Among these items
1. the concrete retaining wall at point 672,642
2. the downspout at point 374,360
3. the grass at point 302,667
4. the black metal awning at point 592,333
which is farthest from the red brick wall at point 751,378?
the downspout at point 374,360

◇ ◇ ◇

▸ **Instructions to follow**
Output the listing above word for word, line by line, with nothing changed.

▸ **Written solution**
Among these items
1. the concrete retaining wall at point 672,642
2. the downspout at point 374,360
3. the grass at point 302,667
4. the black metal awning at point 592,333
which is farthest from the red brick wall at point 751,378?
the downspout at point 374,360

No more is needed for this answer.